These are my current trading positions in this account.


----------



## RichKid (31 January 2006)

Nick, 
May I hazard a guess that you entered MRL on a similar premise to BPT? ie very high volume up days (instos) followed by low volume down days, prices stepped up in ledges, currently retracing on low volume towards previous ledge resistance. A general move up from a base formed last year.


----------



## Nick Radge (31 January 2006)

Most of my entries are based on strong volume factors. MRL was stopped out today, but that happens. The important thing to think about, especially with the likes of the LEI example, is that there are some larger buyers who are not scared to be buying at these all-time highs. That's a very important element. Large buyers who are attempting to accumulate a stock will only pay up if they beleive they won't get it cheaper. If they think they can get it cheaper they will wait, that's why you get very long periods of sideways price action at times.

Take a look at BBG. You'll see a long sideways period. Just recently though that accumulation is now taking place closer to the top of the larger range. Why is this happening? Most likely because those that are accumulating were not getting their fills at the lower levels so they stepped up some more. When they have accumulated as much supply as they can, then prices will naturally start to rise without them driving higher.


----------



## Nick Radge (1 February 2006)

Here is the BBG example discussed above. Obviously not all are as clean as this. The stop is now at $13.44, just under that seconadry accumulation area. If you find area's like this where a transition from seeling to buying occurs, then its a great place to start building a longer term position.




_This post may contain advice that has been prepared by Reef Capital Coaching ABN 24 092 309 978 (“RCC”) and is general advice and does not take account of your objectives, financial situation or needs. Before acting on this general advice you should therefore consider the appropriateness of the advice having regard to your situation. We recommend you obtain financial, legal and taxation advice before making any financial investment decision.

Past performance is not a reliable indication of future performance. This material has been prepared based on information believed to be accurate at the time of publication. Subsequent changes in circumstances may occur at any time and may impact the accuracy of the information._


----------



## GreatPig (1 February 2006)

BBG is also showing a nice cup and handle formation.

GP


----------



## Nick Radge (8 February 2006)

GP,
BBG had a hiccup yesterday. Take a look at the volume.  

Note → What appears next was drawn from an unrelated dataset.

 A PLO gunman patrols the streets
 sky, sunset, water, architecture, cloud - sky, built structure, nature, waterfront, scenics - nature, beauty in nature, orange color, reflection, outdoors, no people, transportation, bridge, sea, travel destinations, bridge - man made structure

Here is another example of volume showing a transition from sellers to buyers. Let me say that there was zero chance of picking yesterdays move. I had picked up the volume change a week or so ago, but suggested that a SELL was certainly *not* on the cards as a continuation of the trend simply because that volume clearly indicated someone was keen to accumulate the stock. Funny how it seemed to happen just before the company suggests they've turned the corner...hmmm. The issue I have with this chart now is that whilst yesterdays volume was extreme, it appears to be more a reaction rather than a measured rise after accumulation (EXL shows a measured rise after accumulation as a better example). The close yesterday was also off the highs whihc means a few people were also quick to get out and run.


----------



## Nick Radge (10 February 2006)

Phase1: Market is accelerating lower on higher volume. Bearish.
Phase2: Volume dries up. Decline slows. Sellers exhausted. Turning the corner.
Phase3: Price starts to reverse. Volume starts to pick up. Buyers have most likely go the upper hand. 

Yesterday was a buy day when prices broke above Wednesdays high, although I would suggest this strength will be limited.








_This post may contain advice that has been prepared by Reef Capital Coaching ABN 24 092 309 978 (“RCC”) and is general advice and does not take account of your objectives, financial situation or needs. Before acting on this general advice you should therefore consider the appropriateness of the advice having regard to your situation. We recommend you obtain financial, legal and taxation advice before making any financial investment decision.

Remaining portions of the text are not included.